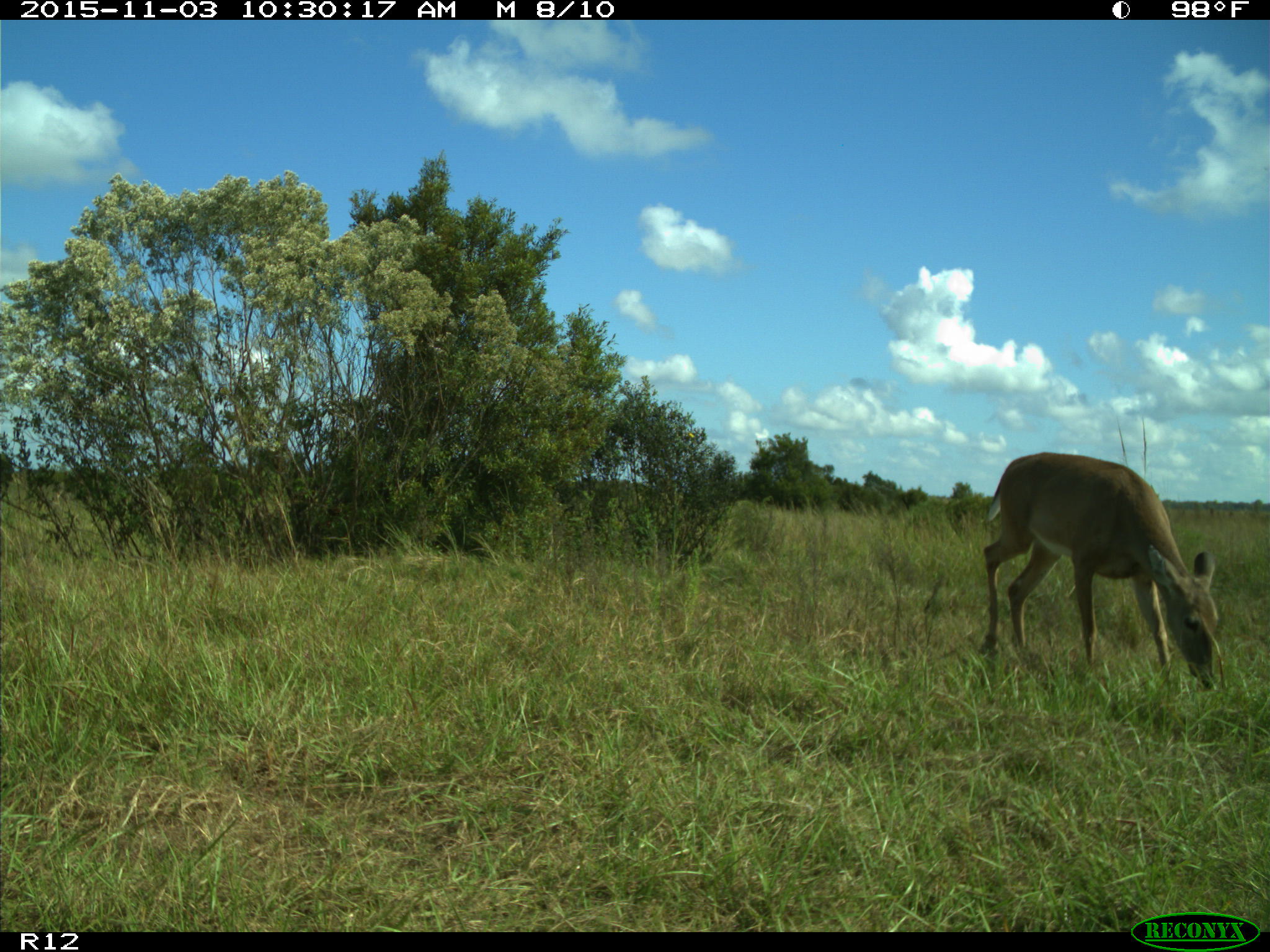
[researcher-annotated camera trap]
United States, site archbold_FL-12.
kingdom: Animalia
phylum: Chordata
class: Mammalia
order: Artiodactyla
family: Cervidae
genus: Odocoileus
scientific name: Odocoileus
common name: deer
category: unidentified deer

━━━━━━━━

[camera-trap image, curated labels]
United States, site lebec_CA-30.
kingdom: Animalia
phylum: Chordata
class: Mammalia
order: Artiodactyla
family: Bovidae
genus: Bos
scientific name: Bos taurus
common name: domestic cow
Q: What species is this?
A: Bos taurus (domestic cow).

━━━━━━━━

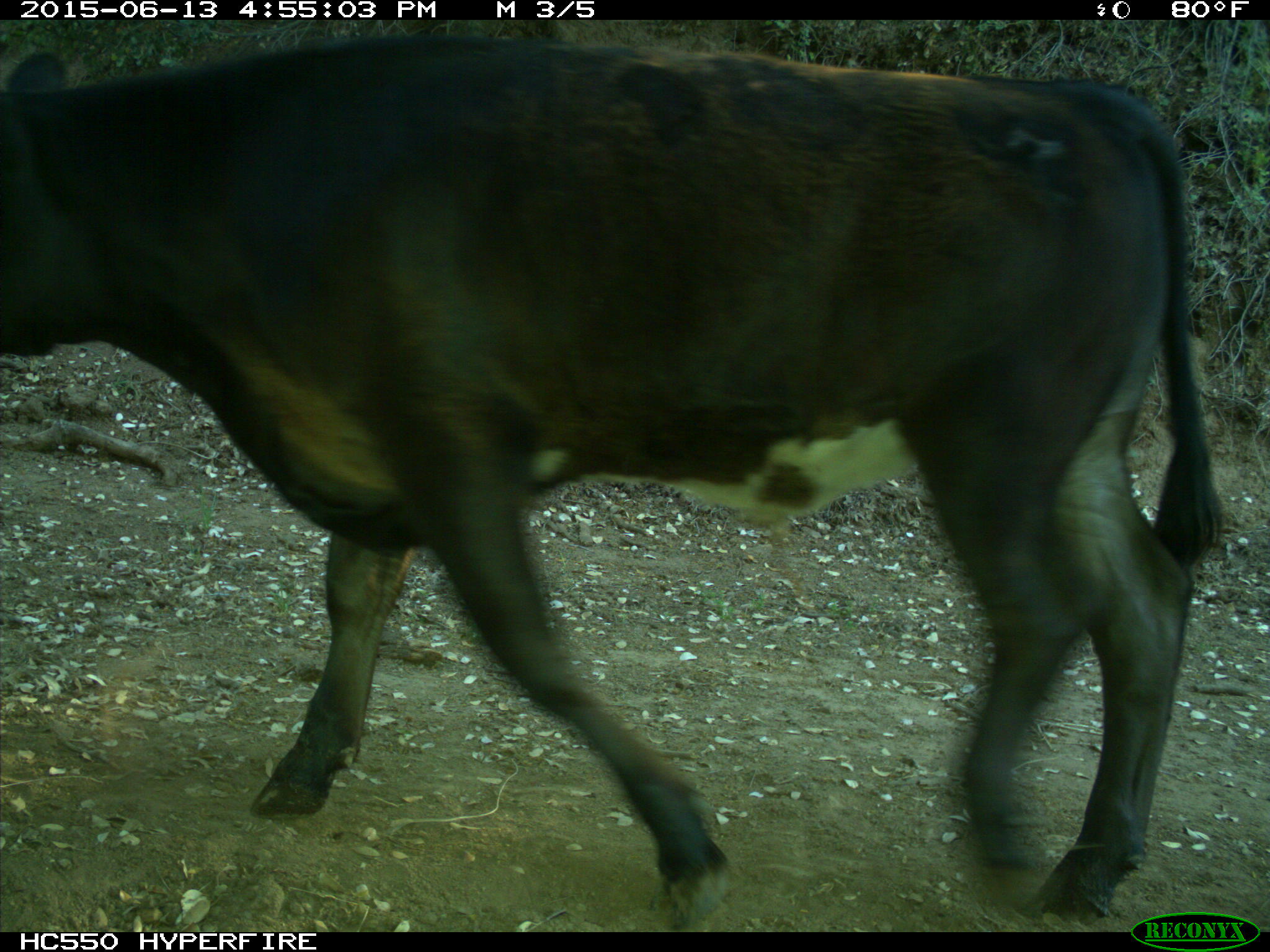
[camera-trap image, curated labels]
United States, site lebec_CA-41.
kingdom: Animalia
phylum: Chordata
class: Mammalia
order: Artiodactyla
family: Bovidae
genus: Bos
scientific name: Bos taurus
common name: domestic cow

━━━━━━━━

» **Task objective**: For each line in the data above that contains the string "United", extract the line.

» **Solved exercise**:
United States, site archbold_FL-12.
United States, site lebec_CA-30.
United States, site lebec_CA-41.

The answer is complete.